Sunday, June 22, 2008

It's Not The Plants


So, I saw The Happening the other day – it had gotten such weird and conflicting reviews that I figured I had to see it for myself. Hey, The Village got terrible reviews, and I liked it anyway; unlike (apparently) most other people who saw the film and were pissed off because the "twist" was crap, I didn't mind because I thought the twist was obvious on purpose, it wasn't supposed to be a shocking twist. The twist wasn't the point of the film, it was just... never mind, I'm getting distracted and I don't really care anymore. Anyhow, The Happening was flawed in a lot of ways, but I thought that some aspects of it were really quite neat. I was thinking of writing something about it, but then I found the general thrust of my thoughts were already expressed wonderfully in here*:

"you've got to admire Shyamalan's amazing ability to whip out a perfectly-constructed horror/scifi plot without actually ever having any kind of monster or coherent threat. We get all the classic "scary monster" moments in this movie — people staring at stuff with horrified looks on their faces, distant screams, long tension-mounting shots in creepy houses — and yet at the moment when we expect to look into the face of The Big Bad there's literally nothing. No Cloverfield with its throbbing, toothy face, no disfigured bad guy with a bag of poison. Just beautiful fields of trees and grasses moving gently in the breeze.

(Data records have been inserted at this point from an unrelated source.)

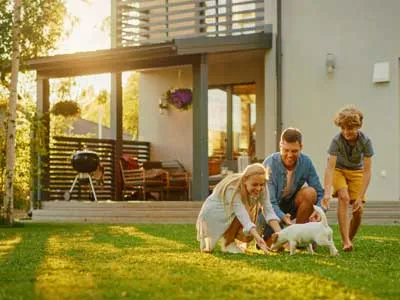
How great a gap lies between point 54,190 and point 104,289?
11526mm

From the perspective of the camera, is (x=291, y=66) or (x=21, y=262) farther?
(x=291, y=66)

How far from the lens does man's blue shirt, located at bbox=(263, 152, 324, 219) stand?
6.65 m

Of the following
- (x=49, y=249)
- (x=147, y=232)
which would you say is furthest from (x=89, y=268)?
(x=147, y=232)

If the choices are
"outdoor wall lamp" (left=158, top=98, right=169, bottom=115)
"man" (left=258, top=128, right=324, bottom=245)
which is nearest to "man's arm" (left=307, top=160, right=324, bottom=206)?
"man" (left=258, top=128, right=324, bottom=245)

There's a kind of true brilliance to The Happening at these moments. It's as if Shyamalan, a smart guy if nothing else, is trying to show us that at the heart of every monster movie there really lurks nothing at all. Just an empty field that you can fill with whatever terrifies you most."

That's the part of the film that I enjoyed the most; if you've got the time & money to spend on two hours of Shyamalan, the film is possibly worth it just for this aspect. It's wonderful, if you're willing to look for your cinematic satisfaction in some intriguing metafiction. Rather than in the fiction itself.

(Yes, I'm using the word "metafiction". Sometimes it just can't be helped).

--the Cinematic Thoapsl

*ps: the rest of the post containing the above quote is basically all about the film's (alleged) covert promotion of "Intelligent Design". I wasn't reminded about ID in particular when I was watching the film, but I was struck by the rather unscientific rhetoric of the science-teacher protagonist (Marky Mark) in his introductory scene, quote: "acts of nature we'll never understand". Interesting perspective, hmm, coming from a science teacher? Insert joke here about the failures of the US public education system.
On the other hand, of course all kinds of bullshit masquerades as "science" in movies. I usually hope it's either creative license for the sake of an easier story, or else that it's only the usual ignorance (ie: unfortunate, but not essentially malignant). It's certainly bad stuff. However, wilful misrepresentation by anti-scientific ideologues is a lot worse. Scary and sad.